Hesitantly, he nodded and looked back in forth between Noah and I, before finally leaving us alone. I turned back to Noah as I ran a hand through my black locks. A small glare was spread over his face, and I couldn’t help but wonder what his problem was.

“What are you doing here, Noah?” I asked, folding my arms over my chest.

Suddenly a small smirk danced across his lips smugly. “I came to see you, Lizzie.” He said, calling me by the nickname he had given me not too long after we had met.

I shook my head and sighed. Things were finally getting better, and I wasn’t about to let Noah ruin everything for me again. “Don’t call me that, Noah.” I told him. “I don’t know what you want, but I’m finally in a good place here, and I’m actually happy now. So please, just leave and forget you ever met me.”

“You can’t be serious!” Noah scoffed, shaking his head. “You’re my best friend! How am I supposed to just forget you and pretend we never even met?”

“No, Noah. That’s where you’re wrong. I’m not your best friend, and as far as I’m concerned, I never was.” It may have been harsh, but I wasn’t holding back. I was determined to tell Noah exactly how I felt about our so-called friendship.

“How can you even say that?” He demanded to know. “We spent a year with each other. We were un-fucking-separable, Eliza!”

I swallowed hard and looked away from him. “I think you should leave, Noah. Go home and just leave me be. I’m so happy right now. No more drugs, no more cutting, and my dad and I are finally fixing our relationship. Please don’t try and ruin this for me.”

“You act like that shit was my fault, when the truth is Eliza, it wasn’t. I didn’t force you to do those drugs if you remember correctly. I didn’t force you to become some emo little bitch who cuts themselves, and I sure as fuck didn’t screw up your relationship with your father. Don’t blame me for your screw ups.” He spat.

“You may not have made me cut my self, and you may not have fucked up my relationship with me and my dad, but the drugs were your fault!” I growled as I stepped outside and closed the door behind me, not wanting Jay to hear our conversation. “I was broken when Elijah died, and you told me that they would help. You got me addicted when I was in my most vulnerable state, Noah, not the other way around. I wasn’t myself then, and I didn’t know how to say no, but I do now.”

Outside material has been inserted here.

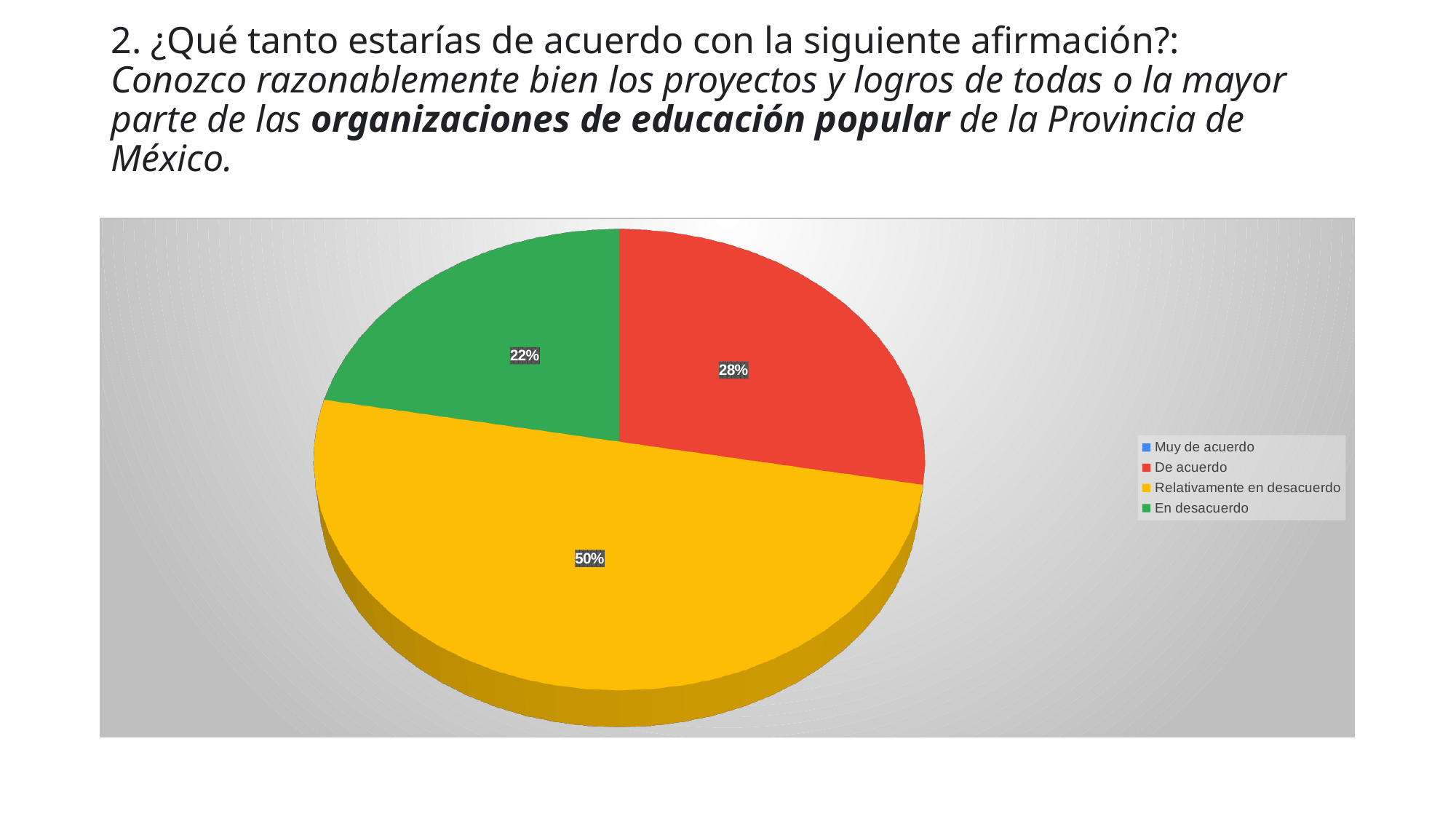
How many slices with percentage labels are visible in the pie? 3 What is the difference in percentage points between "Relativamente en desacuerdo" and "De acuerdo"? 22 How many entries does the legend list? 4 What kind of chart is shown on the slide? Pie chart What is the difference in percentage points between "De acuerdo" and "En desacuerdo"? 6 What percentage of the pie is labelled for "Relativamente en desacuerdo"? 50% Which of the visible slices is the smallest? En desacuerdo Which slice is larger, "De acuerdo" or "En desacuerdo"? De acuerdo What percentage of the pie is labelled for "En desacuerdo"? 22% What colour is the "Relativamente en desacuerdo" slice? Yellow Which category has the largest slice of the pie? Relativamente en desacuerdo What percentage of the pie is labelled for "De acuerdo"? 28%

“So the magazine must be true! You’ve really started to go to therapy and shit, and now you’re fucking brainwashed.” He narrowed his eyes and shook his head at me.

“Are you fucking stupid, Noah? I’m not brainwashed! I got help for my mistakes, and you should think about doing the same. If you don’t stop these drugs and shit, you’re either going to wind up dead from an overdose or in Jail.” I told him. “Now I think you should leave. My dad will be home soon, and he doesn’t want me around you.”

Noah looked angry when I said that, but I didn’t care. “Fine, Eliza. I’m leaving. But don’t expect to ever see me again.” He said before turning around and walking away.

I watched as he walked down the driveway, got into his car, and drove off. I’m not going to lie and say that wasn’t hard for me to do, because it was. He was my best friend, or at least I thought he was, and I felt a little bad for acting like such a bitch towards him. But everything that was said between us needed to be said. Noah was apart of my past, and as far as I’m concerned, my past is now behind me, and he needed to know that.